**Input data**
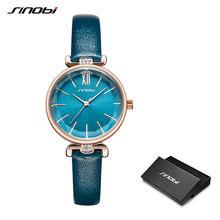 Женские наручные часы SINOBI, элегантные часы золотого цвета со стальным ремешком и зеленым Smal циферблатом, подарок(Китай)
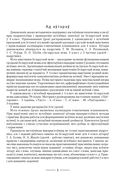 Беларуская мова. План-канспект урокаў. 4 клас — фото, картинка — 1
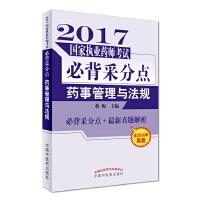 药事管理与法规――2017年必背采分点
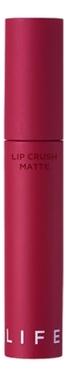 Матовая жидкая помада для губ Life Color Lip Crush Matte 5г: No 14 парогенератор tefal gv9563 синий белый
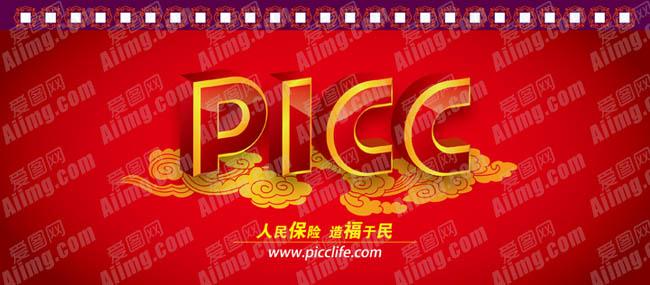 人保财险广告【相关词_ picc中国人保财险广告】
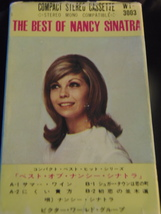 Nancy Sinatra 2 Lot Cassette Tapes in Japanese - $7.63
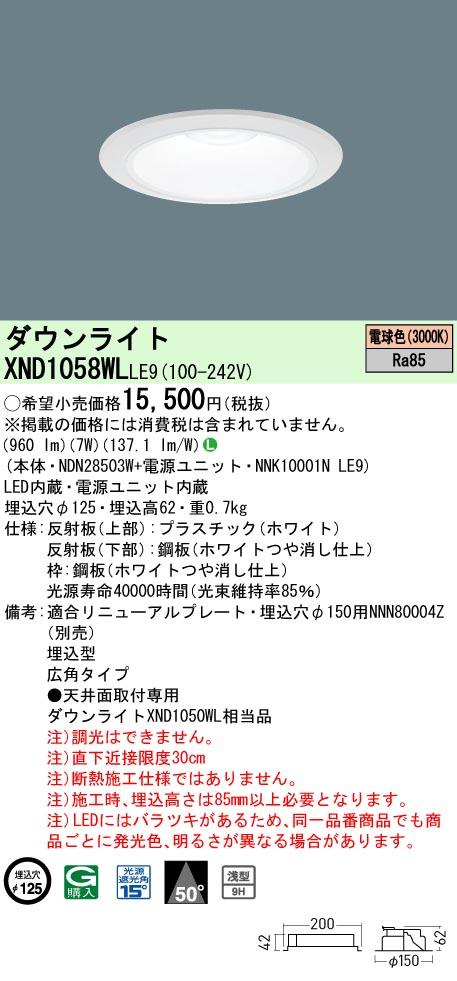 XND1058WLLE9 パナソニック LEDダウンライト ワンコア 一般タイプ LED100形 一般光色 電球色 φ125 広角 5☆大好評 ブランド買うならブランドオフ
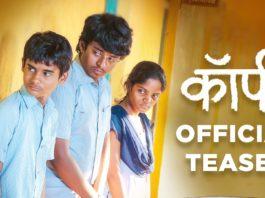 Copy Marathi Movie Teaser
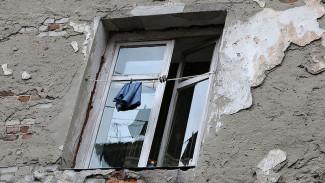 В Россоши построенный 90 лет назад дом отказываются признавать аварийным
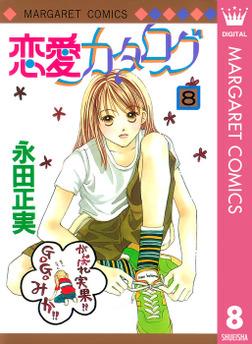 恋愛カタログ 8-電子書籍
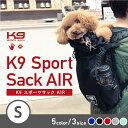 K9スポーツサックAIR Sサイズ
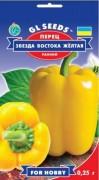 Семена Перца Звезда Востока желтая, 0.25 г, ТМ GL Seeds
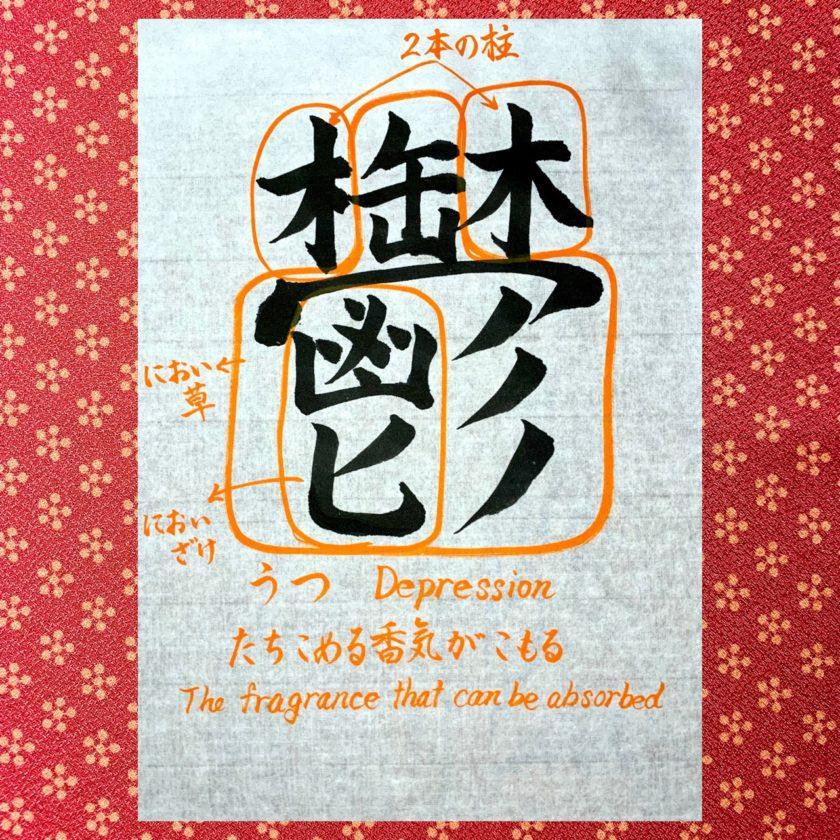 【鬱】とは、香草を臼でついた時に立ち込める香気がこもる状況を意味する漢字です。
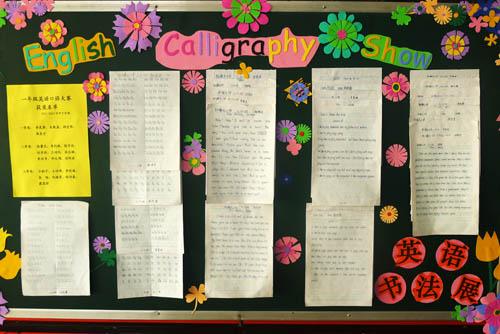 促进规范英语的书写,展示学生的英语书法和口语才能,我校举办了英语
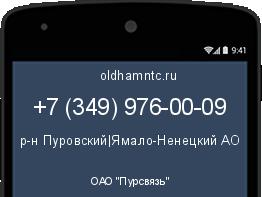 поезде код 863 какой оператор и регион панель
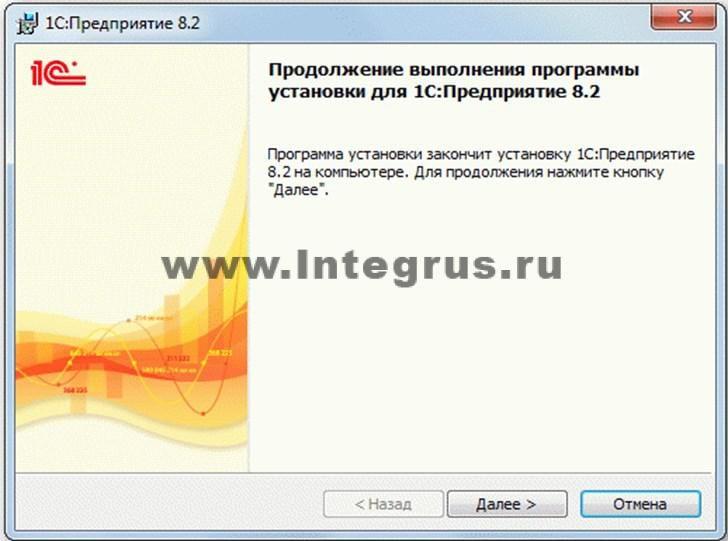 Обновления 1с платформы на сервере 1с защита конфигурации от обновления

**Work to be completed**
Each entry above should be reproduced exactly, with the pictures removed.

**Output of the task**
 Женские наручные часы SINOBI, элегантные часы золотого цвета со стальным ремешком и зеленым Smal циферблатом, подарок(Китай)
 Беларуская мова. План-канспект урокаў. 4 клас — фото, картинка — 1
 药事管理与法规――2017年必背采分点
 Матовая жидкая помада для губ Life Color Lip Crush Matte 5г: No 14 парогенератор tefal gv9563 синий белый
 人保财险广告【相关词_ picc中国人保财险广告】
 Nancy Sinatra 2 Lot Cassette Tapes in Japanese - $7.63
 XND1058WLLE9 パナソニック LEDダウンライト ワンコア 一般タイプ LED100形 一般光色 電球色 φ125 広角 5☆大好評 ブランド買うならブランドオフ
 Copy Marathi Movie Teaser
 В Россоши построенный 90 лет назад дом отказываются признавать аварийным
 恋愛カタログ 8-電子書籍
 K9スポーツサックAIR Sサイズ
 Семена Перца Звезда Востока желтая, 0.25 г, ТМ GL Seeds
 【鬱】とは、香草を臼でついた時に立ち込める香気がこもる状況を意味する漢字です。
 促进规范英语的书写,展示学生的英语书法和口语才能,我校举办了英语
 поезде код 863 какой оператор и регион панель
 Обновления 1с платформы на сервере 1с защита конфигурации от обновления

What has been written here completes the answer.